People who spend time with the robot at a Massachusetts Institute of Technology lab walk away feeling like they’ve made a new friend. Kismet is nothing but a mechanical head made out of metal and plastic, but it has been cleverly programmed by scientists to mimic human social interactions.
Sit down across from Kismet and it gives you a pleasant smile. Step too close and it jumps back with a startled expression on its face. Introduce yourself and it waits patiently for you to finish talking, then replies with a few syllables of speech that sounds like a higher-pitched version of the language spoken by the teachers in ‘Charlie Brown’ cartoons.
Kismet is no more conscious than a dishwasher or a microwave oven.
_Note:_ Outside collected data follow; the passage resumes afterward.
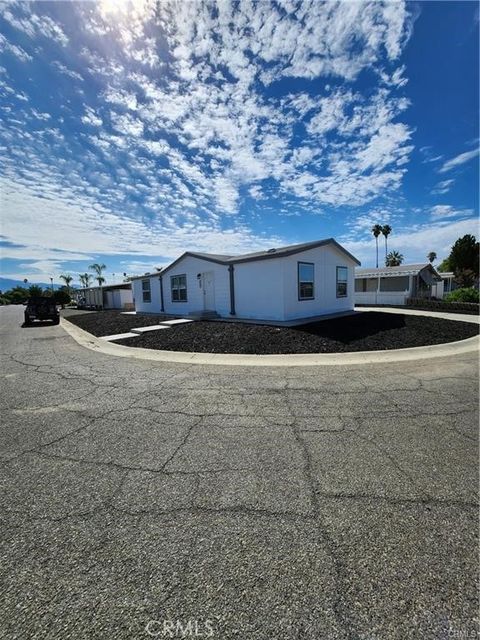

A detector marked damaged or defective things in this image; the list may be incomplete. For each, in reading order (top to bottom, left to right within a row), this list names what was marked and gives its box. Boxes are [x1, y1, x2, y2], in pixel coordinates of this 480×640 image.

cracked asphalt pavement [0, 306, 478, 640]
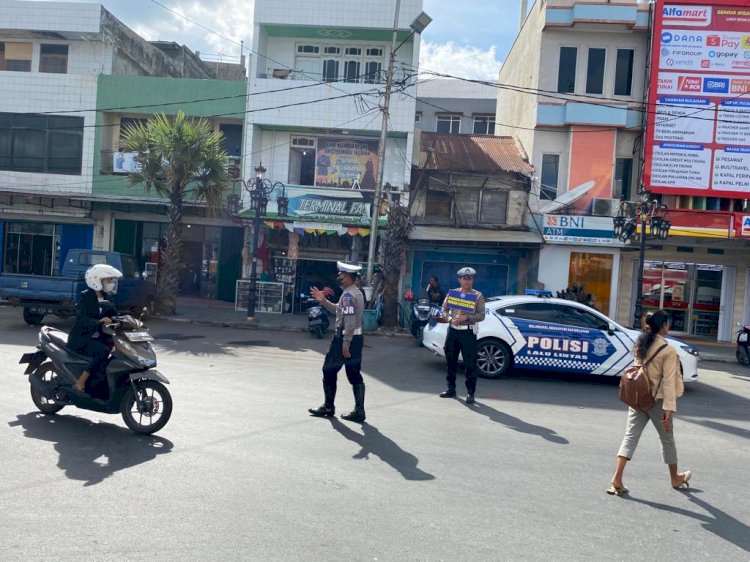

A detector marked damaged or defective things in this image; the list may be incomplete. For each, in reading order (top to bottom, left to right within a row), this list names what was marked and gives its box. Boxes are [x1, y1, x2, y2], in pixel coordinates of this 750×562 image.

rusty metal roof [420, 132, 536, 174]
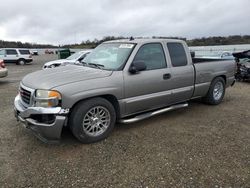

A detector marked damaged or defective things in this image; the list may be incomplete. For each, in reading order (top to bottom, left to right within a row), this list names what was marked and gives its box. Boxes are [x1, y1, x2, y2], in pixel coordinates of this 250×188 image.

damaged front bumper [14, 94, 69, 143]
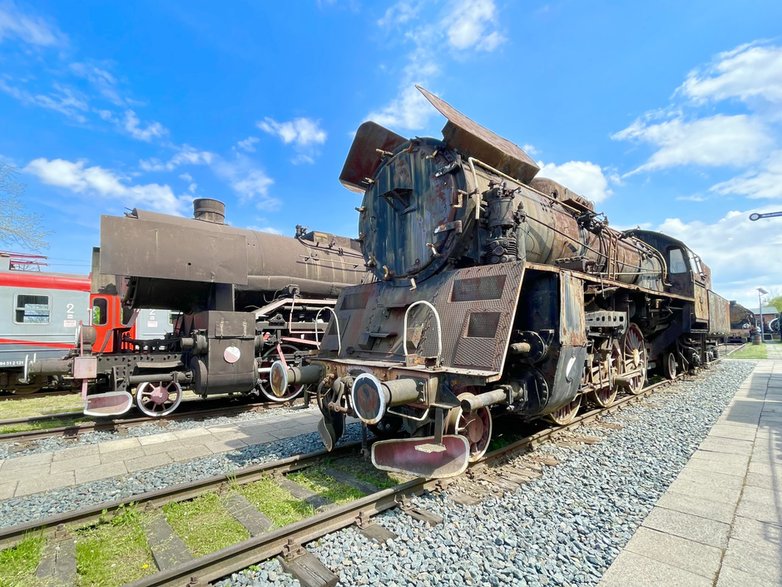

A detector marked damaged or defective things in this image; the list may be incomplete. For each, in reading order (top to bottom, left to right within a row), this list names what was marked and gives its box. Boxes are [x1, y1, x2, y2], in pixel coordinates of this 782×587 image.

rusted steam locomotive [21, 202, 370, 418]
rusted steam locomotive [272, 89, 732, 480]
But its vaguely human behavior has a powerful effect on brains that are predisposed to attach meaning to gesture, facial expression and vocal tone.
“This … system that we have is so automatic and so powerful, sometimes it ends up being triggered by things that aren’t people and don’t have minds at all,” said Martha J. Farah, a psychologist at the University of Pennsylvania. “It’s very hard to suppress the impression that there’s somebody there.”
People in persistent vegetative states are no more aware than Kismet, but they retain a handful of primitive reflexes that are naturally misinterpreted as conscious behavior.